GLOBAL WARMING QUICK FACTS

 

- Temperatures around the world have increased by an average of 1.4 degrees since 1880. Most of the temperature increase has occurred in the past few decades.

- Many experts believe that the increase in severe weather conditions such as wildfires, heat waves and extreme storms is accredited in some measure to climate change.

- Ice is melting so rapidly in the Artic that the region may have an entirely ice-free summer before 2040. The lack of ice is causing hard times on polar bears and other indigenous creatures.

- According to climate studies the speed of warming is increasing. The United Nations' Intergovernmental Panel on Climate Change (IPCC) reports that 11 of the past 12 years are warmest since 1850.

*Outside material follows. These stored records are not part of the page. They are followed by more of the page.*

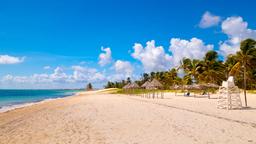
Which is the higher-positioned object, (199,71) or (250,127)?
(199,71)

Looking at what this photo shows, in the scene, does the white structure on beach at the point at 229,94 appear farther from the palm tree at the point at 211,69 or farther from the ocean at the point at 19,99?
the palm tree at the point at 211,69

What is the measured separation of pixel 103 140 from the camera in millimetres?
7293

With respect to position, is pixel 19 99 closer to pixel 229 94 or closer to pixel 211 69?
pixel 211 69

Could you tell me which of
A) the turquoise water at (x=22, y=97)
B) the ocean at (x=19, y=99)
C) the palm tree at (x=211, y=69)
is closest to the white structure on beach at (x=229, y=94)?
the ocean at (x=19, y=99)

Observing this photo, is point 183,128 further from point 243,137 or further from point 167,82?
point 167,82

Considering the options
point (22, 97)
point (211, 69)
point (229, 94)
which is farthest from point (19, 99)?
point (229, 94)

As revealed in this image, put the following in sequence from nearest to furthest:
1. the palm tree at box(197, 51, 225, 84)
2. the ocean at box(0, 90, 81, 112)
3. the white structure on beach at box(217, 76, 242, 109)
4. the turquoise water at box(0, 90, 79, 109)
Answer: the white structure on beach at box(217, 76, 242, 109)
the ocean at box(0, 90, 81, 112)
the turquoise water at box(0, 90, 79, 109)
the palm tree at box(197, 51, 225, 84)

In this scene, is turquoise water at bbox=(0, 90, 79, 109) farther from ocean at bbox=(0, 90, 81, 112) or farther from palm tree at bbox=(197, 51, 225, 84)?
palm tree at bbox=(197, 51, 225, 84)

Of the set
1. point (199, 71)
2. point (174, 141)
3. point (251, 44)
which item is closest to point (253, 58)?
point (251, 44)

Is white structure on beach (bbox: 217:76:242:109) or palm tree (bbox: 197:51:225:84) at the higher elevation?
palm tree (bbox: 197:51:225:84)

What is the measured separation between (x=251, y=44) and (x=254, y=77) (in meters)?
10.4

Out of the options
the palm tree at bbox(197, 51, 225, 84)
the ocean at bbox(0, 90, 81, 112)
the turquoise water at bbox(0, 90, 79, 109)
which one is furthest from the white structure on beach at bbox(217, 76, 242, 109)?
the palm tree at bbox(197, 51, 225, 84)

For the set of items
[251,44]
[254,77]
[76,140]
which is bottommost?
[76,140]

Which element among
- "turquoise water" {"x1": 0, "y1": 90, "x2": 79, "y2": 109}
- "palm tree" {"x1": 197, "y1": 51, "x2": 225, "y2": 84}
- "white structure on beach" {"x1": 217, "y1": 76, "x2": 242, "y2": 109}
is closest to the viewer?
"white structure on beach" {"x1": 217, "y1": 76, "x2": 242, "y2": 109}
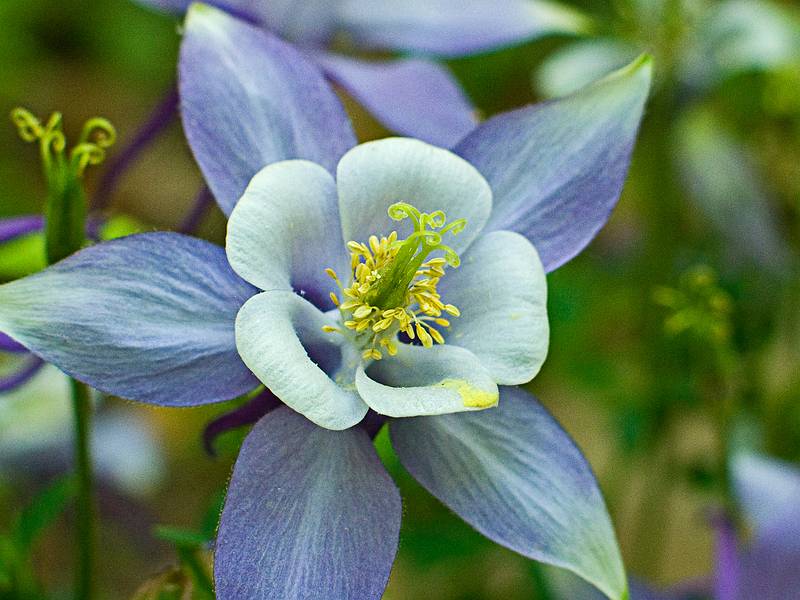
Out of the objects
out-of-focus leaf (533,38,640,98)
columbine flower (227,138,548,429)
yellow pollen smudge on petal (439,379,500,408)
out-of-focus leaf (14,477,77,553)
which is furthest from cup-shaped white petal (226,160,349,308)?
out-of-focus leaf (533,38,640,98)

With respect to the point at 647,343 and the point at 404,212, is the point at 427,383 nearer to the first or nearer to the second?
the point at 404,212

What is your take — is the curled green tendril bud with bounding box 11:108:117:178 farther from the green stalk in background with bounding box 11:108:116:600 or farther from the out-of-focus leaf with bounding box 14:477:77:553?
the out-of-focus leaf with bounding box 14:477:77:553

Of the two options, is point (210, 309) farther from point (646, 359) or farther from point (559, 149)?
point (646, 359)

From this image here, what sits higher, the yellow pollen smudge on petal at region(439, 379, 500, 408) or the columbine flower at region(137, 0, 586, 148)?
the columbine flower at region(137, 0, 586, 148)

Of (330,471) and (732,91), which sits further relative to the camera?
(732,91)

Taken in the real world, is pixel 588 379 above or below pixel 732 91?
below

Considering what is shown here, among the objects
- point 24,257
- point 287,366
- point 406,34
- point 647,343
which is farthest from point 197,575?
point 647,343

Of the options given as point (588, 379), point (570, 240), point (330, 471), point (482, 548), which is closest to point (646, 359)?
point (588, 379)

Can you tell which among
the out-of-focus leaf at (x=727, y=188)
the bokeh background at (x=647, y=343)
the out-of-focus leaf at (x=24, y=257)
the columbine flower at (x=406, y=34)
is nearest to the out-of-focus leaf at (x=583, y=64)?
the bokeh background at (x=647, y=343)

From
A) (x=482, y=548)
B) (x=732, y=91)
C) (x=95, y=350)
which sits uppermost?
(x=95, y=350)
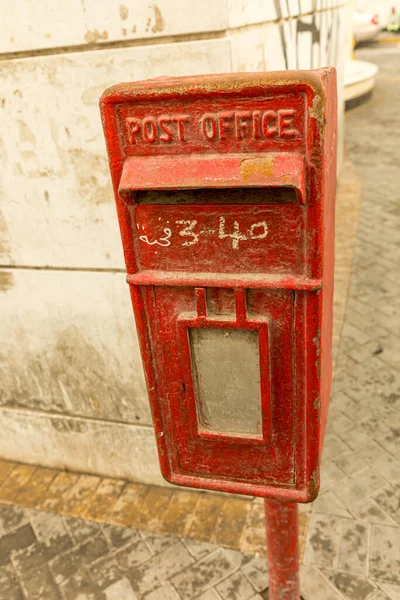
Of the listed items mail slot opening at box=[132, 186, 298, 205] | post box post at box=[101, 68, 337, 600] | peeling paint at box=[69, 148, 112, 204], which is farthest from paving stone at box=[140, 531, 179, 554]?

- Extremely susceptible to even small changes in water temperature, coral reefs suffered the worst bleaching or demise in response to stress ever recorded in 1998. Some areas saw a 70 percent bleach rate. Experts are predicting that the pace will greatly increase as sea temperatures continue to rise.

- According to the multinational Arctic Climate Impact Assessment report released in 2004 average temperatures in Alaska, western Canada, and eastern Russia have risen at double the global average.

- Snow is rapidly melting in glacier and mountain areas. Thaws now come a complete week earlier and freezes begin a week later in all areas within the Northern Hemisphere.

 

 

- Atmospheric concentrations of greenhouse gases (water vapour, carbon dioxide, methane, and nitrous oxide) have been significantly increased due to industrialization, deforestation, and other pollutants.

- Plants and oceans cannot absorb the amount of carbon dioxide that humans are hammering into the atmosphere.

- A few studies suggest that some solar mechanisms could possibly be playing a partial role.

- Earth has experienced cooling and warming cycles due to orbital shifts roughly every hundred thousand years or so. These cycle changes took several centuries to run their course but today's changes have taken place in less than a hundred year span.

- Even if the offending greenhouse emissions were totally eliminated today, it would not immediately stop global warming since the gases endure in the atmosphere for years.